The first line within the loop skips all items from the list of @expected_keys which match one of the following conditions:

  • The expected key doesn't exist within the hash %sample.
  • The key exists, but has an undefined value.
  • The value is defined, but empty or zero.

Any positive or negative number and any text value will be added, all others will be skipped without issuing a warning even if use warnings; has been used before.

5. Hashref

Pretty much the same as true above, but a special case from a developers point of view: Any hash item value may hold any reference. A reference to a hash is very common, but array-references, objects and any other type of reference is allowed as hash value (but not as key!).

 

3 Kommentare. Schreib was dazu

  1. ...

    s/but that's not true/but that's an incorrect usage/;
    s/even if \(some of\) their values are undef/including an undef key if it exists/;

  2. Andreas

    well, some points are not entirely correct.

    lets start with the hash ( or associative array ).

    a hash usually consists of 2 "parts", a mathematical function, which calculates a (numeric) position from an arbitrary key, and an usual "array" ( a single list, which contains ( pointers to ) additional lists ).

    lets assume, the mathematical function just sums up the ascii values of each charater in the key,
    the key "A" would be position 41, "B" 42, and so on. "AB" would be "83", but wait - "BA" would also be 83. so we have a "Hash Collision" ( ever heard that? ). So we need a 2nd list here ( another hash, or just an array ). And of course, each entry needs to store the original key and the original value.

    to dump a hash, you just iterate over the arrays, thats why the list is unordered, and why even if the disorder seems static, you cannot rely on it because the math behind it might change depending on the data.


    Furthermore, in the exists,defined,true,false - world, there had been a problem lurkig around when testing nested hash structures, which forced programmers to write constructs like:
    if( defined $hash && exists $hash->{$ref} && exists $hash->{$ref}->{$another} && exists $hash->{$ref}->{$another}->{$ref} && defined $hash->{$ref}->{$another}->{$ref} ).
    Not doing that crashed the program with a panic.
    Thats why these "elements" will nowadays be "auto-created" with an undefined value ( but they do exist, and will be returned with "keys" command. )
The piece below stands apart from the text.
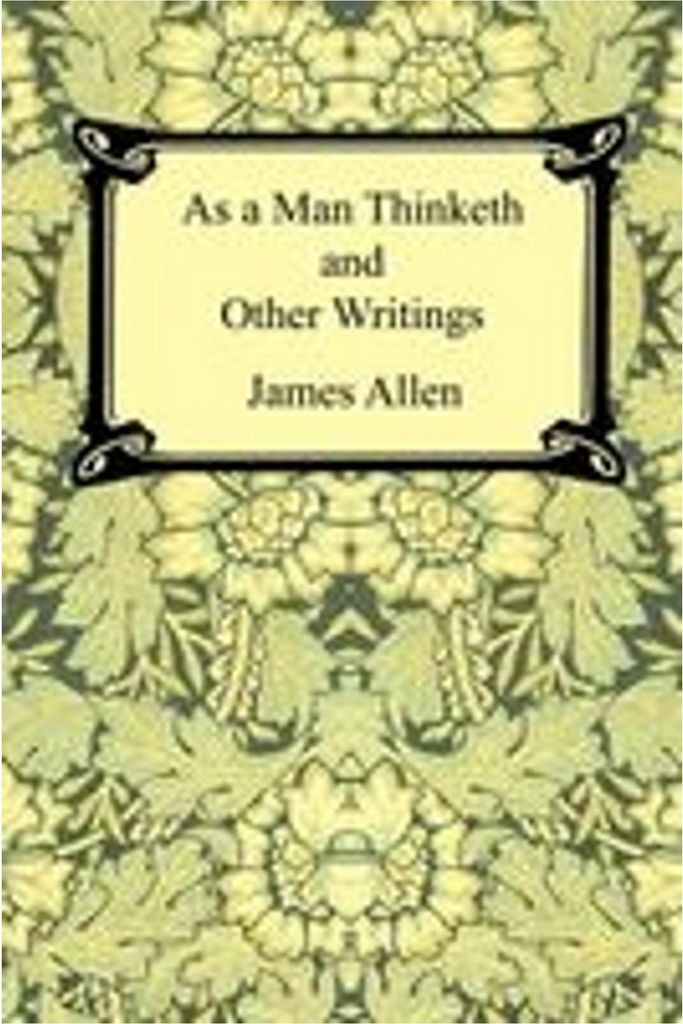 As a Man Thinketh and Other Writings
    "refs are not allowed as keys":
    oh, sure they are! you use the memory address of the data as a key then.
    mostly, this is a mistake.. but not in every case.
    for example if you have multiple objects, and want to store information to each object, you can easily do:
    my %callback = ();
    my $o = My::Object->new( host => gooogle.com, port => 80 );
    $callback{$o} = sub { reap_google_host_object };
    $o->run_asnc();
    [...]
    foreach $o in ( keys %callback ) {
    if( $o->is_finished ) {
    &$callback{$o}; # i know its discouraged, could also be written $callback{$o}();
    delete $callback{$o};
    }

    and thats perfectly valid :)

    • Sebastian

      Thank you for the explanation why the hash is unorderd. I think, the most important part is to know that it's unorderd and even a static-looking order isn't static.

      I don't agree with your last point. References may be used as keys, this is correct, but they are not usable as references any longer, just plain text. I'm pretty sure that your sample will break in the last foreach loop with "Can't call method "is_finished" without a package or object reference".

      #!/usr/bin/perl -l
      use strict; use warnings;
      my %x = ({foo => "bar"} => 2);
      my $key = (keys %x)[0];
      print $x{$key}; print $key; print ref($key); print $key->{foo};
      2
      HASH(0x23b2998)

      Can't use string ("HASH(0x23b2998)") as a HASH ref while "strict refs" in use at -e line 5.

      The script won't show the error without "use strict", but still won't be able to use the ref as ref.